[Material for this exercise start]

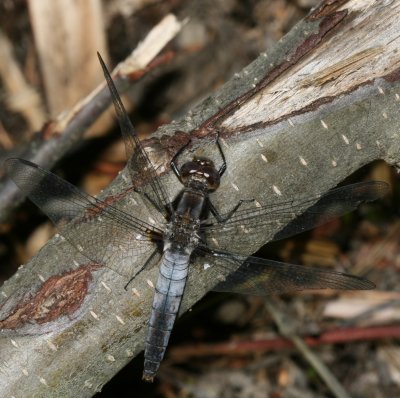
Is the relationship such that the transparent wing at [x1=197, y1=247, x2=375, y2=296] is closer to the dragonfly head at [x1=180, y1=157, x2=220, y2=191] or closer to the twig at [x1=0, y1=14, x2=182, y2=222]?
the dragonfly head at [x1=180, y1=157, x2=220, y2=191]

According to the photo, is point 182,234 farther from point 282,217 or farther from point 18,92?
point 18,92

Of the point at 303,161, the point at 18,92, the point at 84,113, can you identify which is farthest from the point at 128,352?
the point at 18,92

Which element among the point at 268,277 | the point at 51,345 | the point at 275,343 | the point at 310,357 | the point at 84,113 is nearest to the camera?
the point at 51,345

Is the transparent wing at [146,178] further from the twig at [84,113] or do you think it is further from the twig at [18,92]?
the twig at [18,92]

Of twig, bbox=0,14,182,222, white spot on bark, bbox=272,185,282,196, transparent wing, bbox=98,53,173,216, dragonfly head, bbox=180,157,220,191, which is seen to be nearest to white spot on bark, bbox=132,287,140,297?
transparent wing, bbox=98,53,173,216

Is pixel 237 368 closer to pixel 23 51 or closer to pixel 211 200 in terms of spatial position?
pixel 211 200
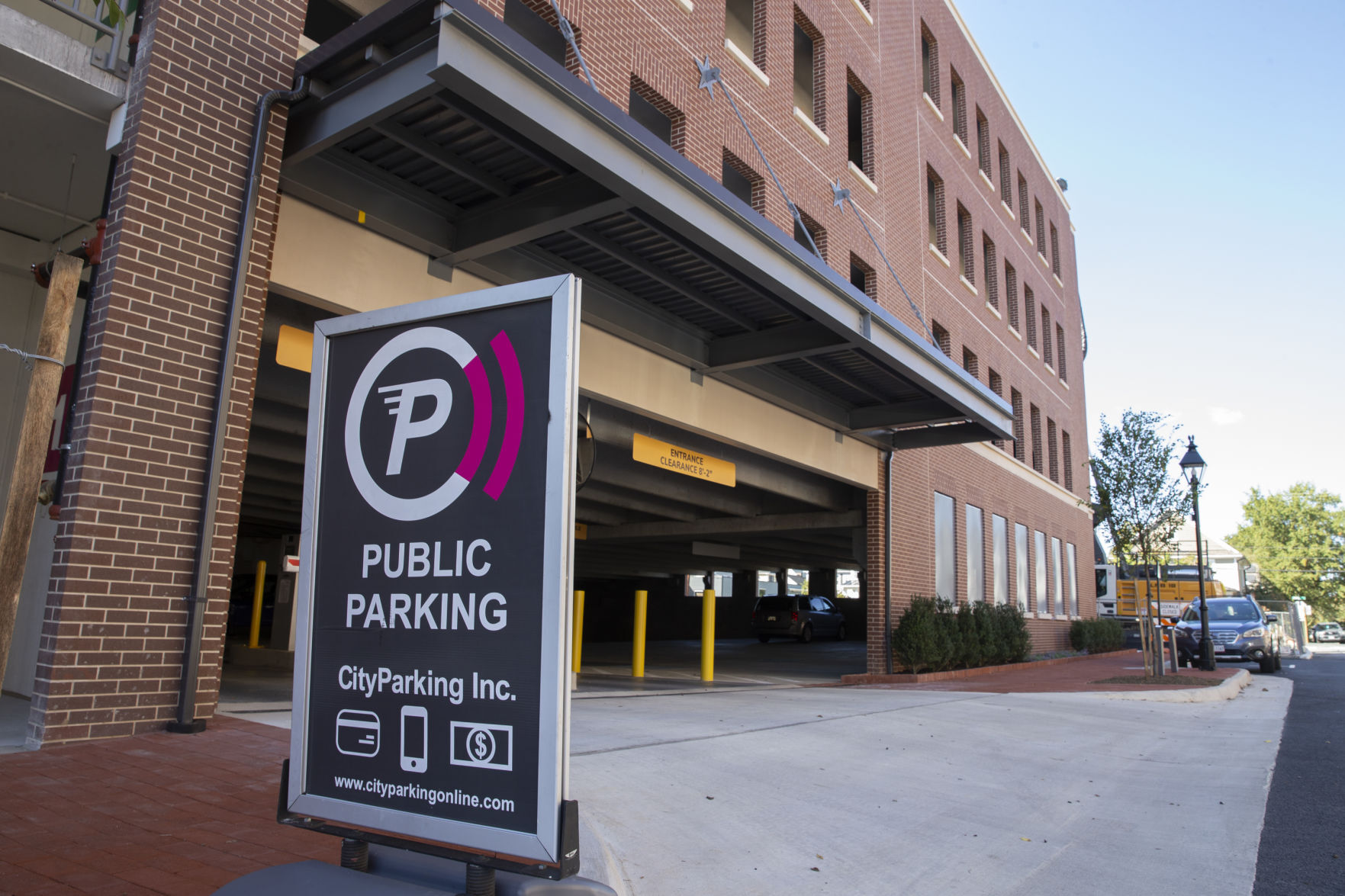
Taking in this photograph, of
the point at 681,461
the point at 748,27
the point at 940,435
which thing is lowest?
the point at 681,461

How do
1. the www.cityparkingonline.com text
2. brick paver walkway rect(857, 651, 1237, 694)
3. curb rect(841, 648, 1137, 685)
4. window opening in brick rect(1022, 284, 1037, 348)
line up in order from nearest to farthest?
the www.cityparkingonline.com text
brick paver walkway rect(857, 651, 1237, 694)
curb rect(841, 648, 1137, 685)
window opening in brick rect(1022, 284, 1037, 348)

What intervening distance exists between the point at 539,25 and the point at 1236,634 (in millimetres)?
19931

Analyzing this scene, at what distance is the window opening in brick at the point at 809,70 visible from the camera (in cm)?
1573

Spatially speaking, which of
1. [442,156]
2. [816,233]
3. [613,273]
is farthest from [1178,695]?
[442,156]

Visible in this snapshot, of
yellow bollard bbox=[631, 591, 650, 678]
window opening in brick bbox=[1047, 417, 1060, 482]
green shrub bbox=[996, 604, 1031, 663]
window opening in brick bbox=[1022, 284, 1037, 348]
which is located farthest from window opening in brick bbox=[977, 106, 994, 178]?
yellow bollard bbox=[631, 591, 650, 678]

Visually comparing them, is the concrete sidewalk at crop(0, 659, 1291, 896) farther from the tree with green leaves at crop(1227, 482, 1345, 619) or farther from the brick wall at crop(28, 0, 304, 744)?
the tree with green leaves at crop(1227, 482, 1345, 619)

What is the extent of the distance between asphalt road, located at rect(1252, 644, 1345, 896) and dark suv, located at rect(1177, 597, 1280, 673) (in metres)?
8.99

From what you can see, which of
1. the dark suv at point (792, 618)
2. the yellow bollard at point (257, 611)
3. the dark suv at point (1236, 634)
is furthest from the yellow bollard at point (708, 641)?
the dark suv at point (792, 618)

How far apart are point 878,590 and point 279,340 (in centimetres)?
1158

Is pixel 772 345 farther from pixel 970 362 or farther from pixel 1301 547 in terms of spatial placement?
pixel 1301 547

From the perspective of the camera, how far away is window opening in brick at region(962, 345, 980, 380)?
2081cm

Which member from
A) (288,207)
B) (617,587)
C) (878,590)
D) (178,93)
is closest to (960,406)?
(878,590)

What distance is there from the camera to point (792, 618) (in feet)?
104

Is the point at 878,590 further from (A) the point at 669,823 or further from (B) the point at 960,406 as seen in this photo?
(A) the point at 669,823
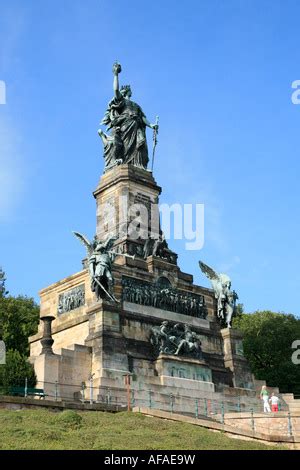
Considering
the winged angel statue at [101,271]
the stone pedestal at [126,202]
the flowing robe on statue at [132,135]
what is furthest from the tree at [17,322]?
the flowing robe on statue at [132,135]

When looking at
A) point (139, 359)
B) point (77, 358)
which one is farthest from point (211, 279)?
point (77, 358)

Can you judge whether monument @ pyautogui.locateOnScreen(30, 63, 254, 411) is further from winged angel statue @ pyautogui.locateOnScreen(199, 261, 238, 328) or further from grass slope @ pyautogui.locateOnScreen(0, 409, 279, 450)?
grass slope @ pyautogui.locateOnScreen(0, 409, 279, 450)

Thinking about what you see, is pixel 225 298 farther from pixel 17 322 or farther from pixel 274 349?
pixel 17 322

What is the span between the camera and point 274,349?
54656 millimetres

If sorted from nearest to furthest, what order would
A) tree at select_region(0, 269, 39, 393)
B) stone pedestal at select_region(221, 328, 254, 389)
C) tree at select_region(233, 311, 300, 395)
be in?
stone pedestal at select_region(221, 328, 254, 389)
tree at select_region(0, 269, 39, 393)
tree at select_region(233, 311, 300, 395)

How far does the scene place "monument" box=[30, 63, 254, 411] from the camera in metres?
33.5

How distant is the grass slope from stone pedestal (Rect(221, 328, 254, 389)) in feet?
46.9

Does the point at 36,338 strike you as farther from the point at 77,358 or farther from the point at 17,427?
the point at 17,427

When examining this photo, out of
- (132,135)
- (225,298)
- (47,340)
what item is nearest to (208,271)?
(225,298)

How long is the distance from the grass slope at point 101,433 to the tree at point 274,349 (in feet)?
88.4

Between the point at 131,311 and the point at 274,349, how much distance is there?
21205 mm

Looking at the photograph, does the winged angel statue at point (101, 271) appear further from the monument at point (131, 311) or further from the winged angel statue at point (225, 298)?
the winged angel statue at point (225, 298)

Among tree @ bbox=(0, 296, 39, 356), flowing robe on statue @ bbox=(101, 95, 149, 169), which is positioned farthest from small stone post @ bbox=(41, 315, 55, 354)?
flowing robe on statue @ bbox=(101, 95, 149, 169)
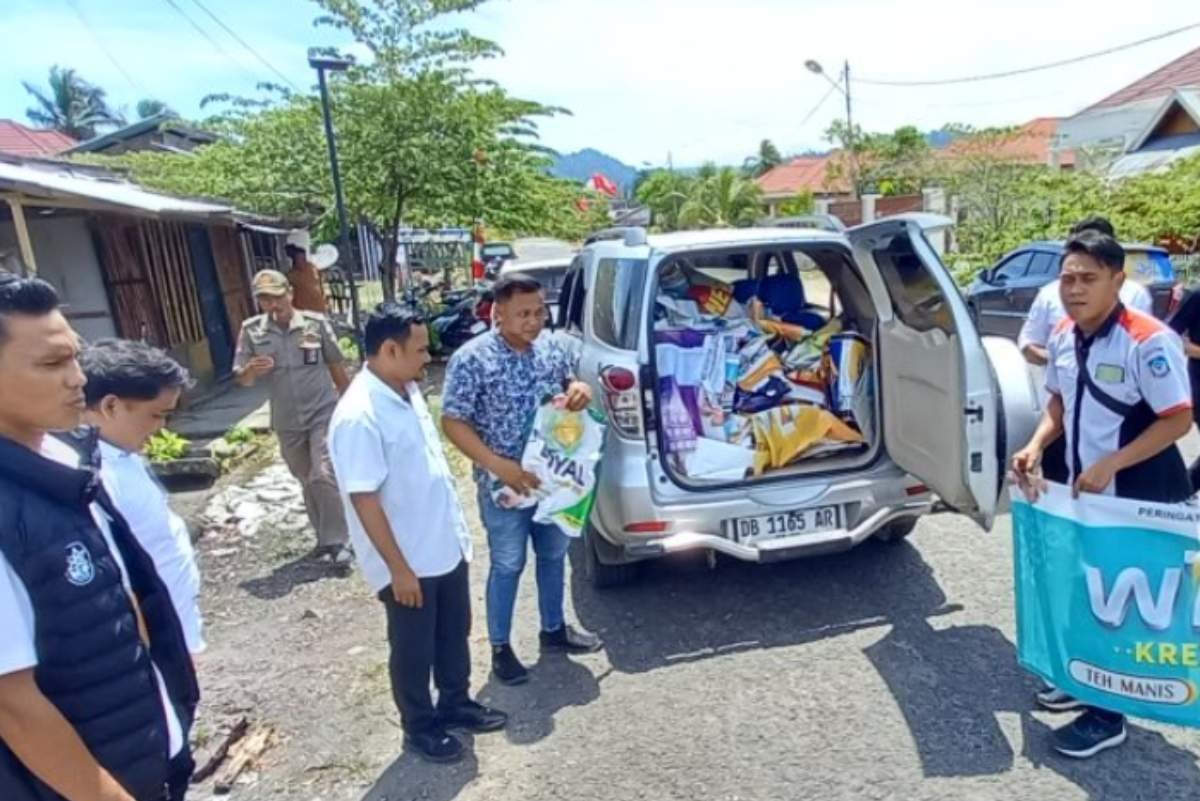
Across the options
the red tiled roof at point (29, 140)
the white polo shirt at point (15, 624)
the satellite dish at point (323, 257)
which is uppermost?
the red tiled roof at point (29, 140)

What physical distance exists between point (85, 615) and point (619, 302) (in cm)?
264

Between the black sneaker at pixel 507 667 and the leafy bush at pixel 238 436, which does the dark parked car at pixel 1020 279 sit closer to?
the black sneaker at pixel 507 667

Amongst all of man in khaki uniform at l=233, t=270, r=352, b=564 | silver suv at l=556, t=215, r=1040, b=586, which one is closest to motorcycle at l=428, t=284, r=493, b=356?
man in khaki uniform at l=233, t=270, r=352, b=564

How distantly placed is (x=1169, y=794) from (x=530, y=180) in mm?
10908

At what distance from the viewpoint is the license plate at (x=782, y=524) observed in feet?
11.5

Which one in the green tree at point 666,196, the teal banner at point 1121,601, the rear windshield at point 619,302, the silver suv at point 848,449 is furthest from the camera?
the green tree at point 666,196

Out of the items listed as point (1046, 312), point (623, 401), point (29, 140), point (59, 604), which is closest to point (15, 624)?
point (59, 604)

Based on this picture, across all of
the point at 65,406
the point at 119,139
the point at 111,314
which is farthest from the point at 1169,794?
the point at 119,139

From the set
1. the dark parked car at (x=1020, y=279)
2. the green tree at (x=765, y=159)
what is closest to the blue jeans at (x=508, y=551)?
the dark parked car at (x=1020, y=279)

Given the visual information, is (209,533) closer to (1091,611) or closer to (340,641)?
(340,641)

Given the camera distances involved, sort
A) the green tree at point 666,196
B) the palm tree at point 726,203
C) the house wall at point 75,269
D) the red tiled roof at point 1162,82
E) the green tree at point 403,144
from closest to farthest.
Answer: the house wall at point 75,269 → the green tree at point 403,144 → the red tiled roof at point 1162,82 → the palm tree at point 726,203 → the green tree at point 666,196

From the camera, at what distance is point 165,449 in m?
6.49

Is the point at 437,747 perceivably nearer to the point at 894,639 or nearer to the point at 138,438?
the point at 138,438

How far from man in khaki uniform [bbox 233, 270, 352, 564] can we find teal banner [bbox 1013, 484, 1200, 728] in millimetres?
3559
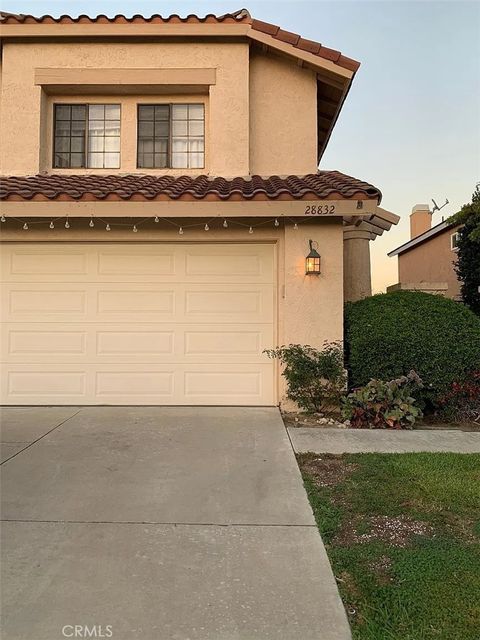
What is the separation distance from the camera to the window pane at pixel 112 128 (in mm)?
8508

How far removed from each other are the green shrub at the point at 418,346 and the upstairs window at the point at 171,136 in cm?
461

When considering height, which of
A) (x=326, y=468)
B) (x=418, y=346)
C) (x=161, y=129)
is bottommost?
(x=326, y=468)

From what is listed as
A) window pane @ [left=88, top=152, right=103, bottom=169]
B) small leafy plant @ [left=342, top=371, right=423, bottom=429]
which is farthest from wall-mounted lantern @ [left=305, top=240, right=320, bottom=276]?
Answer: window pane @ [left=88, top=152, right=103, bottom=169]

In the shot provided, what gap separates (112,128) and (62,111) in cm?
105

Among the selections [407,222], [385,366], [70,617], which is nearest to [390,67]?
[385,366]

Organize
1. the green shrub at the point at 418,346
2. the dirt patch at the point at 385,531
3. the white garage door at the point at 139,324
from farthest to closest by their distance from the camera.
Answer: the white garage door at the point at 139,324 → the green shrub at the point at 418,346 → the dirt patch at the point at 385,531

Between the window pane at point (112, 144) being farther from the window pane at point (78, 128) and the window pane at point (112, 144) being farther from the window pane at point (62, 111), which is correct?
the window pane at point (62, 111)

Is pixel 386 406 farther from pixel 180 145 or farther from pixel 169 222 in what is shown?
pixel 180 145

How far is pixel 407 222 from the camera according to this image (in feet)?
72.0

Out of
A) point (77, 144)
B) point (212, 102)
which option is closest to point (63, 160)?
point (77, 144)

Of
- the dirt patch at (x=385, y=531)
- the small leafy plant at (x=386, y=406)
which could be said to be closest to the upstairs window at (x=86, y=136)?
the small leafy plant at (x=386, y=406)

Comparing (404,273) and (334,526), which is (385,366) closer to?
(334,526)

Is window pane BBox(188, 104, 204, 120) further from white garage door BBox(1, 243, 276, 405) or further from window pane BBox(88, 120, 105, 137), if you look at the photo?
white garage door BBox(1, 243, 276, 405)

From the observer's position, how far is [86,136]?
8.49m
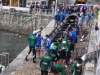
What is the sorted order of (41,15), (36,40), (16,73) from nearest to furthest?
1. (16,73)
2. (36,40)
3. (41,15)

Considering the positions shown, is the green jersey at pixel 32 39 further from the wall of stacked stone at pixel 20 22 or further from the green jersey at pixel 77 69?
the wall of stacked stone at pixel 20 22

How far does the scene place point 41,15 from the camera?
3434 centimetres

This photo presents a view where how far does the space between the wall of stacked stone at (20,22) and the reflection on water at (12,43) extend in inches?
Answer: 44.9

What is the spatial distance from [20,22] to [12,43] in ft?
25.2

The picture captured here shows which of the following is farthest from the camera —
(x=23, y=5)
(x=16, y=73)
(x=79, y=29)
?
(x=23, y=5)

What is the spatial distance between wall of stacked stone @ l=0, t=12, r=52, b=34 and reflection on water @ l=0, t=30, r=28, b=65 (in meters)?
1.14

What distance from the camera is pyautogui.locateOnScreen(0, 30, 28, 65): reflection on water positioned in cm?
2608

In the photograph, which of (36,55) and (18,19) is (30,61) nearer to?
(36,55)

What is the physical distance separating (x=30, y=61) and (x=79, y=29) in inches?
243

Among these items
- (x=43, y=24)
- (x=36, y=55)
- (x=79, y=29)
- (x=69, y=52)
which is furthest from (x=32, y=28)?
(x=69, y=52)

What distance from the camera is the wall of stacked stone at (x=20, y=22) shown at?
114ft

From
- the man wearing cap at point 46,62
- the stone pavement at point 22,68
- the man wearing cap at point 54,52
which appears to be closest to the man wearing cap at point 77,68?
the man wearing cap at point 46,62

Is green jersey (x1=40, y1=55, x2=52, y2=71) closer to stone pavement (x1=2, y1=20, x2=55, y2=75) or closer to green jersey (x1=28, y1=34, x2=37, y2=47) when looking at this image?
stone pavement (x1=2, y1=20, x2=55, y2=75)

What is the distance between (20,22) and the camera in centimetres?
3734
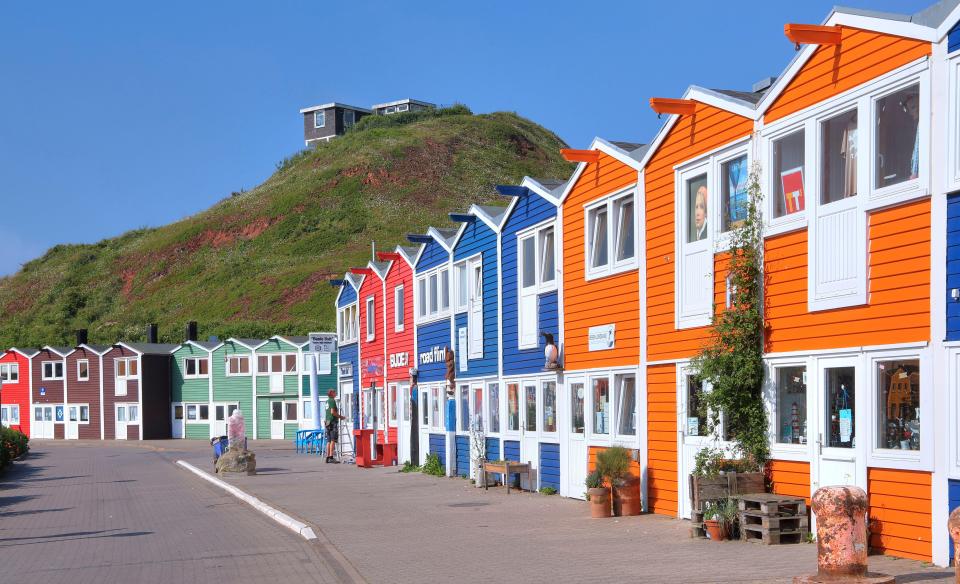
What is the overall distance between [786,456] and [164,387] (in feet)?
194

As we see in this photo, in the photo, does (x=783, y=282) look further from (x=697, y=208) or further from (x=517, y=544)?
(x=517, y=544)

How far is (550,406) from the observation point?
67.6 feet

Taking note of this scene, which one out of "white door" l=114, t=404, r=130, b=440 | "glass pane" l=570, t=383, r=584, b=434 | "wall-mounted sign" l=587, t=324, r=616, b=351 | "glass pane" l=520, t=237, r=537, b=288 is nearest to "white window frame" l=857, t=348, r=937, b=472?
"wall-mounted sign" l=587, t=324, r=616, b=351

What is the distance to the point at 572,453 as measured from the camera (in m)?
19.3

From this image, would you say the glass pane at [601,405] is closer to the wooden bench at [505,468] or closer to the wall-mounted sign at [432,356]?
the wooden bench at [505,468]

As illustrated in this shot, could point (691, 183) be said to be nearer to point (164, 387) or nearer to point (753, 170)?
point (753, 170)

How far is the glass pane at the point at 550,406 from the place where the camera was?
20359 mm

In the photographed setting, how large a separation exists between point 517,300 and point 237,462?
10.9 m

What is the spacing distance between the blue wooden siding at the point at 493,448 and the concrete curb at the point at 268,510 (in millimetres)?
5173

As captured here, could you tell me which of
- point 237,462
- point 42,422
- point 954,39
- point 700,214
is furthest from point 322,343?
point 42,422

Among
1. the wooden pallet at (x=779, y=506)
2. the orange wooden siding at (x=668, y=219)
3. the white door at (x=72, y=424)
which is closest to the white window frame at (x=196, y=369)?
the white door at (x=72, y=424)

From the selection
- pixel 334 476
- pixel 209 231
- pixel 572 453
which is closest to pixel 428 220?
pixel 209 231

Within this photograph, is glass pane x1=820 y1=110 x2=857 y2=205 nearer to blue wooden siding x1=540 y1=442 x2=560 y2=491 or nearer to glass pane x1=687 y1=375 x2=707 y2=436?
glass pane x1=687 y1=375 x2=707 y2=436

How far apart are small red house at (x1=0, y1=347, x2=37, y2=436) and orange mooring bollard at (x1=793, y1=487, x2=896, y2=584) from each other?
69.8m
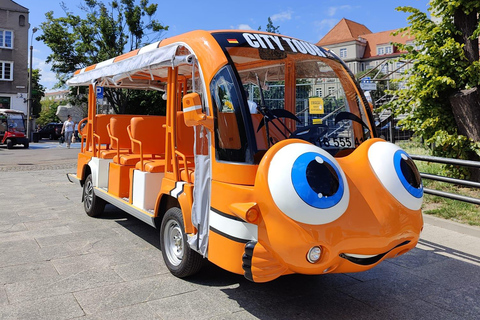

[Material for this exercise end]

**What you will do**
Pick out every line of the data above that contains the string "siding", and copy each one. Case counts.

**Reply to the exercise**
What is the spacing distance between the blue wooden siding at the point at 493,448 and the concrete curb at the point at 268,510 (in millimetres)?
2. the orange wooden siding at (x=668, y=219)
Within this photograph, is glass pane x1=820 y1=110 x2=857 y2=205 nearer to blue wooden siding x1=540 y1=442 x2=560 y2=491 or nearer to glass pane x1=687 y1=375 x2=707 y2=436?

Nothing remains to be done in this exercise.